To select relevant authors, we searched for authors from the 19th century, whose fiction works are available in the public domain in epub format of good quality. Once works have been preprocessed, they should be at least 100 Kb (~16,500 words) in .txt format. We removed works that have co-authors (for example some posthumous novels by Jules Verne), or authors that were known to work with ghostwriters, e.g. Alexandre Dumas (), or works that we were not able to date.

Quality control

The first Python script, step1-getEBooks.py, is responsible for the correct naming of all e-books. The second, step2-convertToTei.py, removes prefaces, image descriptions and license declarations by first converting the epub file into a TEI file, using the software, then parsing through the TEI structure and selecting only the text that has been written by the author in the year of writing of the novel. Finally, a manual cleaning phase removed dedications and prefaces that remained undetected.

(3) Dataset Description

Object name

CIDRE.zip

Format names and versions

Fiction works are distributed in repositories named after the authors’ last name in .txt format. The filenames of the works always start by the year of writing, followed by _ and the title of the novel, with words separated by underscores. For example, 1886_Un_mysterieux_amour.epub.txt in the repository ‘lesueur’.

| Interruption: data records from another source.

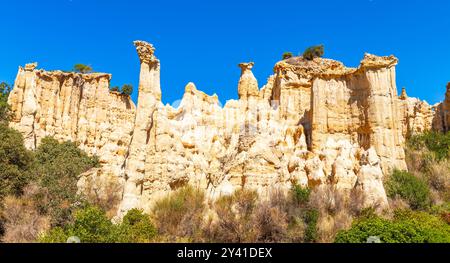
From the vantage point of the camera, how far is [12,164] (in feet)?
73.4

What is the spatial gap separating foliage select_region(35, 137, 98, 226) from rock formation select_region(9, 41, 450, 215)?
1.12 metres

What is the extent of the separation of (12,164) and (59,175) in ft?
11.6

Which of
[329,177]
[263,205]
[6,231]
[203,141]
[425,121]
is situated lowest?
[6,231]

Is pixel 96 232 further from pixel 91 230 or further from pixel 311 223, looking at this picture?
pixel 311 223

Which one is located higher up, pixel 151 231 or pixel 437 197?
pixel 437 197

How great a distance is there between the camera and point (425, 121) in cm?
2969

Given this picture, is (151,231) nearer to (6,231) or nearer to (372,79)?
(6,231)

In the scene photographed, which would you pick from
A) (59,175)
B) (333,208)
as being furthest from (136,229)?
(333,208)

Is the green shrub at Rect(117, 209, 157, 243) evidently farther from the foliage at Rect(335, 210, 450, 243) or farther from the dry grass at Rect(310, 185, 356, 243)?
the foliage at Rect(335, 210, 450, 243)

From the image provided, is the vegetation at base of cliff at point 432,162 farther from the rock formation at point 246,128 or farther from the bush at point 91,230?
the bush at point 91,230

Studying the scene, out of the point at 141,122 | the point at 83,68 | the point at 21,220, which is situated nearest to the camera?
the point at 21,220

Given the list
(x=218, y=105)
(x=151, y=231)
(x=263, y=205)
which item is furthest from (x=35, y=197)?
(x=218, y=105)

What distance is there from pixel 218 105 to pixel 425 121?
47.9ft

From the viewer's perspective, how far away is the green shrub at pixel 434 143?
86.9ft
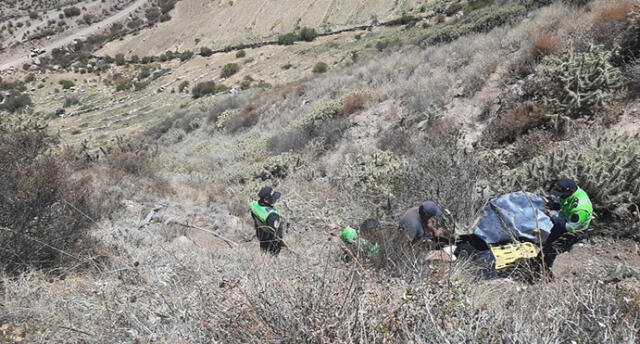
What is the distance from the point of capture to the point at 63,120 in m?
27.2

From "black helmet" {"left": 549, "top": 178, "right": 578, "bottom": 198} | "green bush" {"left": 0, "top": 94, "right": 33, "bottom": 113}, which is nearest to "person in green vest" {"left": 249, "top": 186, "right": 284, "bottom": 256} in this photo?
"black helmet" {"left": 549, "top": 178, "right": 578, "bottom": 198}

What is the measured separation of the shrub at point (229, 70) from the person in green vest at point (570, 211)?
28161mm

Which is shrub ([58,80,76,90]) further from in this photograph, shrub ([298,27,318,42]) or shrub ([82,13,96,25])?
shrub ([82,13,96,25])

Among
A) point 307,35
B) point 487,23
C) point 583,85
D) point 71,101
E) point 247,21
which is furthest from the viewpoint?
point 247,21

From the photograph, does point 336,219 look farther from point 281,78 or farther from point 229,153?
point 281,78

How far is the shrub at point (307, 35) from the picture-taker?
34.2m

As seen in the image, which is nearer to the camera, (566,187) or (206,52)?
(566,187)

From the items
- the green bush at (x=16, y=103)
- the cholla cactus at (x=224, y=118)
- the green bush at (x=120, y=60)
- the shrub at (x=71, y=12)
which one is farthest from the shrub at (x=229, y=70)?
the shrub at (x=71, y=12)

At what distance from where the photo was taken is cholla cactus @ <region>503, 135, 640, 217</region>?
4.78m

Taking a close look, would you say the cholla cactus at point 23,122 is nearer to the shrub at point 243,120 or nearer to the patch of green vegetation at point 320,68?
the shrub at point 243,120

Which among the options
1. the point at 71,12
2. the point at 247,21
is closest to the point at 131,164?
the point at 247,21

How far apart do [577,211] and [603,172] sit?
0.94 meters

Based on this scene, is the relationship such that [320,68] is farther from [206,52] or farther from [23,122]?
[206,52]

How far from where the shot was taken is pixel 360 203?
6.47 metres
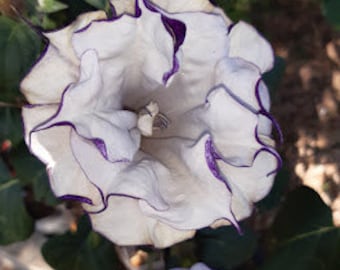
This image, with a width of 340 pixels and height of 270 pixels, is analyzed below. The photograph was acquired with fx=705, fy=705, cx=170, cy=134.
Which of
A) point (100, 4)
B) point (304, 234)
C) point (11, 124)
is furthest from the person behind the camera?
point (304, 234)

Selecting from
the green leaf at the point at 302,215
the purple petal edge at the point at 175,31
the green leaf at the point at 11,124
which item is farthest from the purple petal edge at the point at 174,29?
the green leaf at the point at 302,215

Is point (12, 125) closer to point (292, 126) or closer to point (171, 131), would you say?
point (171, 131)

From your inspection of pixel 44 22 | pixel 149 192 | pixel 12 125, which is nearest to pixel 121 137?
pixel 149 192

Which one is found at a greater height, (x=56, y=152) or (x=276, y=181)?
(x=56, y=152)

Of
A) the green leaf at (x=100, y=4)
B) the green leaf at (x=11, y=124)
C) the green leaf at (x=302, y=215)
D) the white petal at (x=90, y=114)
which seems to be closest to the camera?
the white petal at (x=90, y=114)

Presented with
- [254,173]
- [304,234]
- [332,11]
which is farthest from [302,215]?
[254,173]

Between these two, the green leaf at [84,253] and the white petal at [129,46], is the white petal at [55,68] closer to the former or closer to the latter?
the white petal at [129,46]

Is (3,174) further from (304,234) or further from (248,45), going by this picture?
(248,45)
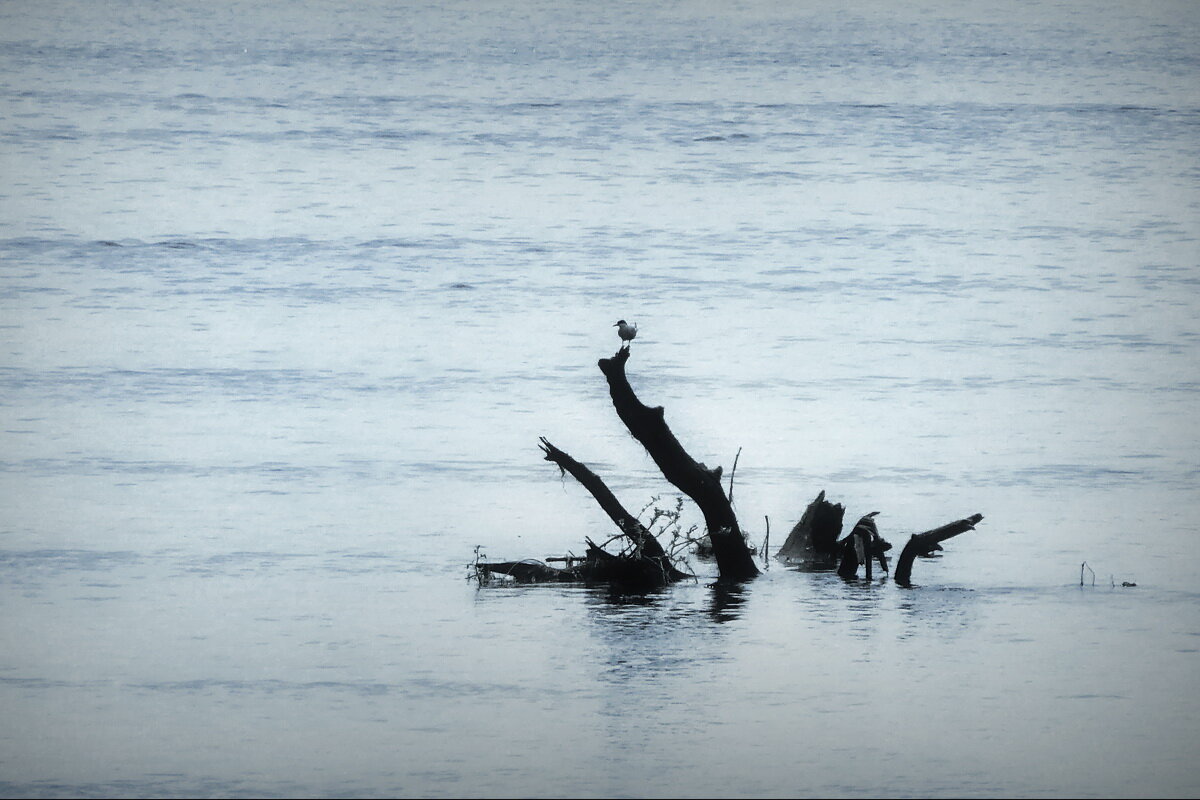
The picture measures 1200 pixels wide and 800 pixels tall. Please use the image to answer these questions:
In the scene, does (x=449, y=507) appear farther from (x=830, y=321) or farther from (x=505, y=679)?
(x=830, y=321)

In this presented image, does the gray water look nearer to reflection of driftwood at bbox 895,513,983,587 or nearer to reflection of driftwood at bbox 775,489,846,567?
reflection of driftwood at bbox 895,513,983,587

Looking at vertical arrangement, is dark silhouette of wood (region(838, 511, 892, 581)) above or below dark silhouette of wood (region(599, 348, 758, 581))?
below

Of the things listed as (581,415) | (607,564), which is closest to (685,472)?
(607,564)

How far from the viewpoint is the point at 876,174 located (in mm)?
47812

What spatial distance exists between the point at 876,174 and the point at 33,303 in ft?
69.8

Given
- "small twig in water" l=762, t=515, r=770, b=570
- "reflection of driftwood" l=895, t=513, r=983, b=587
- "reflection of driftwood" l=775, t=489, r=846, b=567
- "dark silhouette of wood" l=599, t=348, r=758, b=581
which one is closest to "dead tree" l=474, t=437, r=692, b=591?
"dark silhouette of wood" l=599, t=348, r=758, b=581

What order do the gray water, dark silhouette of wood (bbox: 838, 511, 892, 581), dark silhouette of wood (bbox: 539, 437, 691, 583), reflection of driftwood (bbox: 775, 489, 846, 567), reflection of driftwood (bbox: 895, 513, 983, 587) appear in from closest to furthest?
1. the gray water
2. reflection of driftwood (bbox: 895, 513, 983, 587)
3. dark silhouette of wood (bbox: 539, 437, 691, 583)
4. dark silhouette of wood (bbox: 838, 511, 892, 581)
5. reflection of driftwood (bbox: 775, 489, 846, 567)

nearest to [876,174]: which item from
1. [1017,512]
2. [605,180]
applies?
[605,180]

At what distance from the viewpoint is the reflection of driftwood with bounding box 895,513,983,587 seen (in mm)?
14984

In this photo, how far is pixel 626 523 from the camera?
1545cm

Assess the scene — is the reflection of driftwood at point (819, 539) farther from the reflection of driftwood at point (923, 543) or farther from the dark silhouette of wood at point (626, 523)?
the dark silhouette of wood at point (626, 523)

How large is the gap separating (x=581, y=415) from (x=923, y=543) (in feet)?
30.6

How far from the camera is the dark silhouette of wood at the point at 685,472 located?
1469 cm

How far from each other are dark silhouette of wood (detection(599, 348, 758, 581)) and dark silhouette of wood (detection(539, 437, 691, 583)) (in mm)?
390
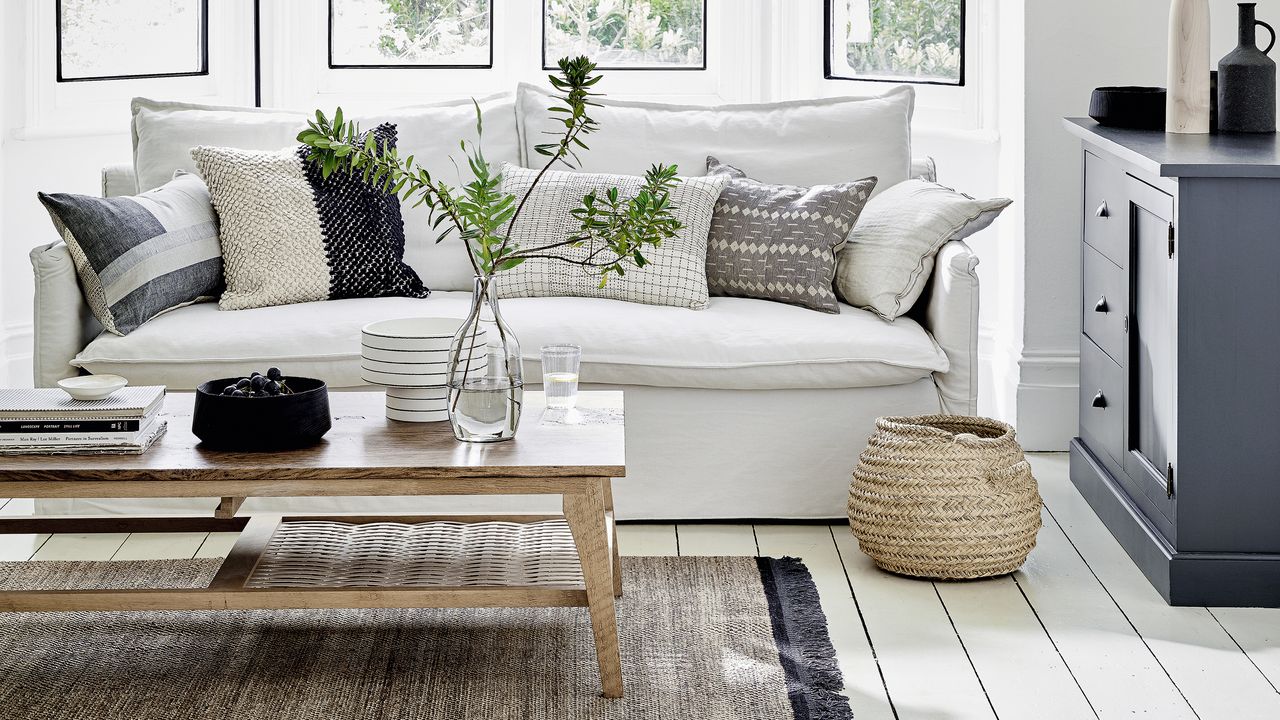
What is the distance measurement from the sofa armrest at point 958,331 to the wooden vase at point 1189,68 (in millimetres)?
583

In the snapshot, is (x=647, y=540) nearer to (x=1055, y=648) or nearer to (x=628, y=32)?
(x=1055, y=648)

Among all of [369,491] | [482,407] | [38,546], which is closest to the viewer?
[369,491]

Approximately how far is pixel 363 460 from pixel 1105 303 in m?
1.83

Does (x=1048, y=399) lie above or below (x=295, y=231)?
below

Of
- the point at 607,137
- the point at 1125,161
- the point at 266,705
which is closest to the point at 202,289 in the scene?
the point at 607,137

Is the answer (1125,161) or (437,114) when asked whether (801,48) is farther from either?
(1125,161)

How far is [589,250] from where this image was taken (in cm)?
327

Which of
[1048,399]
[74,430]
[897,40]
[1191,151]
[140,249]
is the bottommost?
[1048,399]

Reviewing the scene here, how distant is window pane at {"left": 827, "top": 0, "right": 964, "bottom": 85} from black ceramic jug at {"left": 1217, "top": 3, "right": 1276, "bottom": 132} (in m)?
1.36

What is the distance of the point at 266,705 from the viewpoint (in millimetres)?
2219

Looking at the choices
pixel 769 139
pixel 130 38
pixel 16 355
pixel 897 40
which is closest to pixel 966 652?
pixel 769 139

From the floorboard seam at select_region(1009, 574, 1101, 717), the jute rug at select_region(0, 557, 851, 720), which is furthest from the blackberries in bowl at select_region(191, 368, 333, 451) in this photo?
the floorboard seam at select_region(1009, 574, 1101, 717)

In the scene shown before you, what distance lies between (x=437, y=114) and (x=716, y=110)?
76 centimetres

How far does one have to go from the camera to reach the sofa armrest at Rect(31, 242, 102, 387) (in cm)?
309
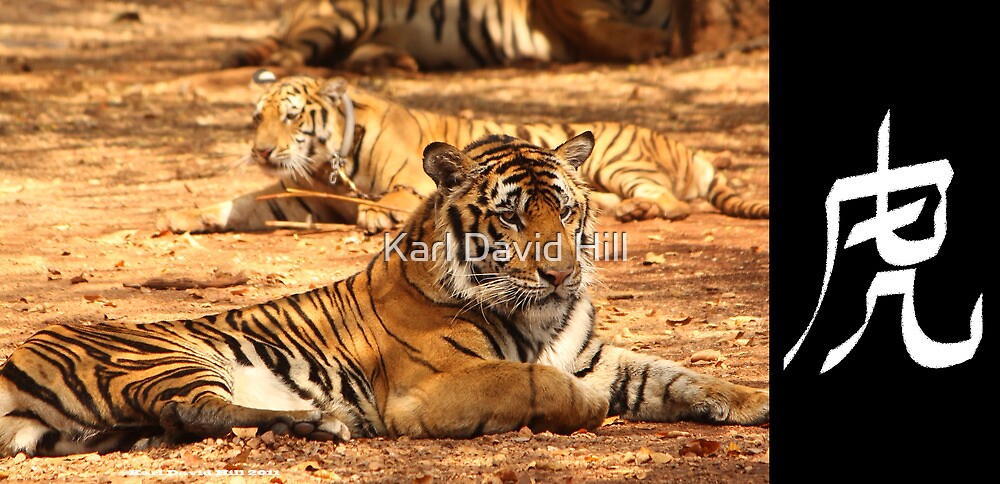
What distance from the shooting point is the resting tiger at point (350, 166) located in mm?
7039

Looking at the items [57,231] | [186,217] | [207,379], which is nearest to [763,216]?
[186,217]

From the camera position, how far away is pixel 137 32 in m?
13.6

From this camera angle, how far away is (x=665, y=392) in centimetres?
409

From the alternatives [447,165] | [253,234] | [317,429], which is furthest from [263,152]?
[317,429]

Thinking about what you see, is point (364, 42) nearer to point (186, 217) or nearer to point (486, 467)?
point (186, 217)

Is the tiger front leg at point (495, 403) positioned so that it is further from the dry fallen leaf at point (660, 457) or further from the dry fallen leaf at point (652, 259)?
the dry fallen leaf at point (652, 259)

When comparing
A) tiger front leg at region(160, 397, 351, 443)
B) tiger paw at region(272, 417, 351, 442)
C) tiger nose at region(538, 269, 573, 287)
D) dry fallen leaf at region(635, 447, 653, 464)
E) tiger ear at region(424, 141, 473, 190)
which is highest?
tiger ear at region(424, 141, 473, 190)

The metadata of the corpus is stored in a CSV file. The scripts to gather corpora from online libraries (e.g. Wikisource, Project Gutenberg, etc.) must be executed using Python 3. Beforehand, one needs to install the Python packages selenium, Geckodriver (from https://github.com/mozilla/geckodriver/releases), and pandoc (from https://pandoc.org/installing.html).

Creation dates

This corpus set has been created between 2020-10-01 and 2021-04-07.

Dataset creators

Olga Seminck and Philippe Gambette

Language

French

License

Corpus: public domain; metadata: Licence Creative Commons – Attribution – Partage dans les Mêmes Conditions 4.0 International; processing scripts: GPLv3 License.

Repository name

Zenodo and Ortolang

Publication date

2021-03-30

(4) Reuse Potential

Our resource can be used not only for idiolect studies, but can also serve as data in other contexts, like authorship attribution, stylometric studies, and for literature studies on the genres of realism, naturalism, adventure novels and detectives of the 19th and early 20th century. The fact that four women are included among the eleven authors of our corpus may also open some perspectives in gender studies; see Rybicki () for an example on English. Moreover, the scripts can be re-used by anyone who wants to compose their own corpus of e-books.